Captioning on Glass
Exploring real-time captioning using head-worn displays like Google Glass to support d/Deaf and hard-of-hearing users in both stationary and mobile tasks.
Real-Time Captioning for Head-Worn Displays
Designing accessible captioning interfaces that support d/Deaf and hard-of-hearing users across static and dynamic environments using Google Glass and other head-worn display technologies.
Research Demo Video
The Problem
Current captioning solutions don't support natural interaction in dynamic environments
By 2050, the WHO estimates 1 in 10 people will have disabling hearing loss. While smartphone captioning has become more common, these solutions require users to look down at devices, creating barriers in mobile contexts where hands-free use and environmental awareness are essential for safety and social interaction.
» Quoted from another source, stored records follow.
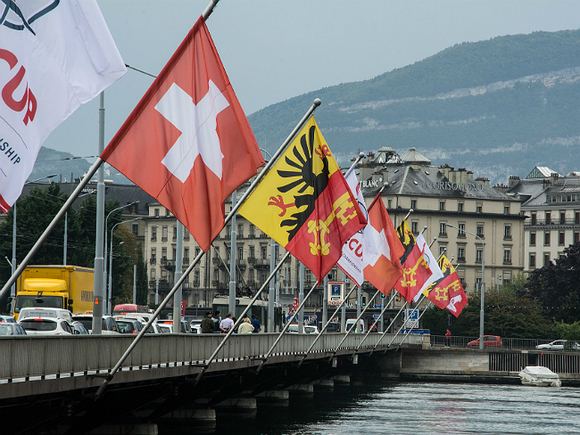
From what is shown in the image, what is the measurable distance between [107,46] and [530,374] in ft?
242

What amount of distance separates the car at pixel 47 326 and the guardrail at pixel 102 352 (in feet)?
15.4

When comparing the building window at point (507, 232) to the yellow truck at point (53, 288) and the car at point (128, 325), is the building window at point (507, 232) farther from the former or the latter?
the car at point (128, 325)

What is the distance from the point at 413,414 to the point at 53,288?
18.3 m

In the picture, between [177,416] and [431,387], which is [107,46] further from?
[431,387]

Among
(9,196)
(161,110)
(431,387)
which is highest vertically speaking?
(161,110)

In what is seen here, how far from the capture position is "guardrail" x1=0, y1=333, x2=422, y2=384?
18.4m

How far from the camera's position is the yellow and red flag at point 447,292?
2640 inches

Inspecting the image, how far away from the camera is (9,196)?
44.7ft

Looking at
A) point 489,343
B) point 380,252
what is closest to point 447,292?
point 380,252

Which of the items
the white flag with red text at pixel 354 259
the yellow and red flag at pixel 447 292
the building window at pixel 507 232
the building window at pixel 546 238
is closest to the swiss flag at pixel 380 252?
the white flag with red text at pixel 354 259

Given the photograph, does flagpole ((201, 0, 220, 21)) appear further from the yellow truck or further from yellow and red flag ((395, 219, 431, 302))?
the yellow truck

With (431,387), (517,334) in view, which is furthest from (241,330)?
(517,334)

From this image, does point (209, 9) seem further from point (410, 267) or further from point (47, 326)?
point (410, 267)

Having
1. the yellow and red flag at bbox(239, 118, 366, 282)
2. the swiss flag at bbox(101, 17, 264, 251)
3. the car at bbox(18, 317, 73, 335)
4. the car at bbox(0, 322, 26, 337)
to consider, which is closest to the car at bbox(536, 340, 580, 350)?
the car at bbox(18, 317, 73, 335)
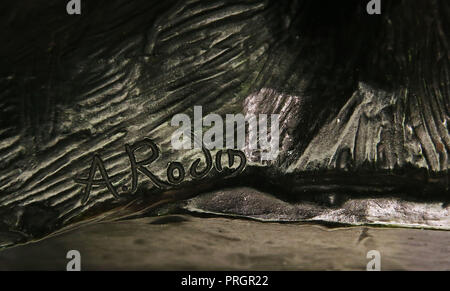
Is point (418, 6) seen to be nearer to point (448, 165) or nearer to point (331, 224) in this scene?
point (448, 165)

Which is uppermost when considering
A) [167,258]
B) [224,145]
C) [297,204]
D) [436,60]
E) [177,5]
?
[177,5]

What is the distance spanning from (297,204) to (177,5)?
1.35ft

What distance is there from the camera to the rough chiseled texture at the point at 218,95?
3.99 feet

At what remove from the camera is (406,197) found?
1271mm

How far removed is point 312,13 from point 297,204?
34 cm

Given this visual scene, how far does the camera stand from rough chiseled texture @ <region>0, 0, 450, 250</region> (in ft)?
3.99

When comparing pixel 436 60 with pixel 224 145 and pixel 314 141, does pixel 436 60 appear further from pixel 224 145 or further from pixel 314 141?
pixel 224 145

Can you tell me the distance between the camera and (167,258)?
5.14ft

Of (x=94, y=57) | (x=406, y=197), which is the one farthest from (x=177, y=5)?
(x=406, y=197)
Visual attention fragmentation disrupts task flow
Users must constantly shift focus between their environment, the person speaking, and caption displays on handheld devices, creating cognitive overhead and missing critical contextual information.
Mobile scenarios require hands-free accessibility
Navigation, workplace tasks, and social interactions demand solutions that don't occupy users' hands or require them to break eye contact with their environment and conversation partners.
What I Did
Prototype Development
Built cross-platform captioning prototypes for Google Glass and Vuzix Blade, optimizing for latency and readability
Comparative User Studies
Designed and conducted controlled experiments comparing HWD vs. smartphone captioning across stationary and mobile contexts
Interaction Design Analysis
Analyzed user behavior patterns, response times, and comfort metrics to derive design principles for accessible HWD interfaces
Experimental Design & Methodology

Real-time captioning interface prototype running on Google Glass Enterprise Edition
Research Hypothesis
Head-worn displays provide statistically significant improvements in response time, cognitive workload, and task performance compared to smartphone-based captioning in both stationary and mobile contexts.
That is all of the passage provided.